Kobach is now running for the open Senate seat; Republican strategists worry that without a more formidable contender, Kobach will win the primary but lose the general election. Several lesser-known GOP contenders are considering a bid or have already announced.
“I think Mike wants to do it,” said a Republican campaign consultant who works in Kansas politics and asked to speak on the condition of anonymity to be more candid. “I think he’s been very intrigued by the speculation, he’s encouraged it, he’s deputized his team to stoke the discussion.”
Publicly, Pompeo has denied interest in the race, although he has left himself some wiggle room.
“I’m very focused on this job,” he told CNBC last month. “I’m going to be the secretary of State as long as President Trump continues to want me to be his secretary of State.”
Even as he engages in diplomacy around the world, Pompeo has made sure to cultivate his ties to Kansas.

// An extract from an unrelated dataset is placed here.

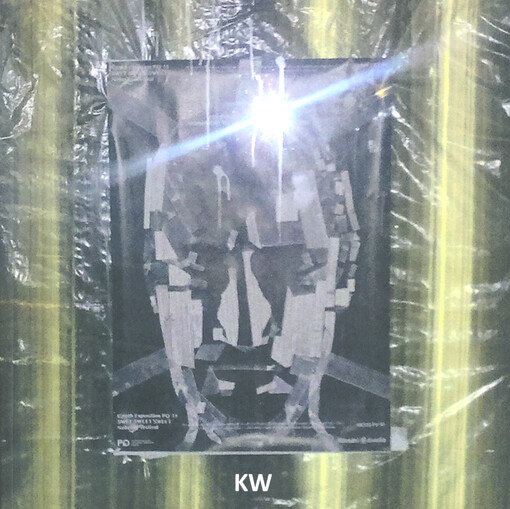 KW : paradise : obrazy : Galerie města Kolína při Městském divadle v Kolíně, ... 11.1.-26.3.2017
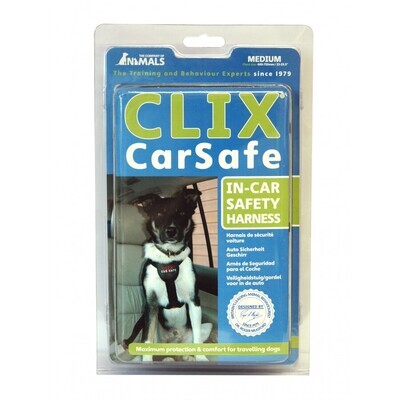 Clix Car Safe Harness Medium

He traveled to Kansas in March for a global entrepreneurship summit. And last week, after a speech to the American Legion in Indiana, he met privately with Kansas veterans.
He talks about himself as a “Kansan,” even though he was born and raised in California, and he regularly mentions that he ran a business in the state before running for Congress.
The filing deadline for the Senate race is not until June, giving Pompeo ample time to contemplate a bid. He still has a congressional fundraising account, with nearly $1 million in the bank, according to the most recent federal campaign finance report.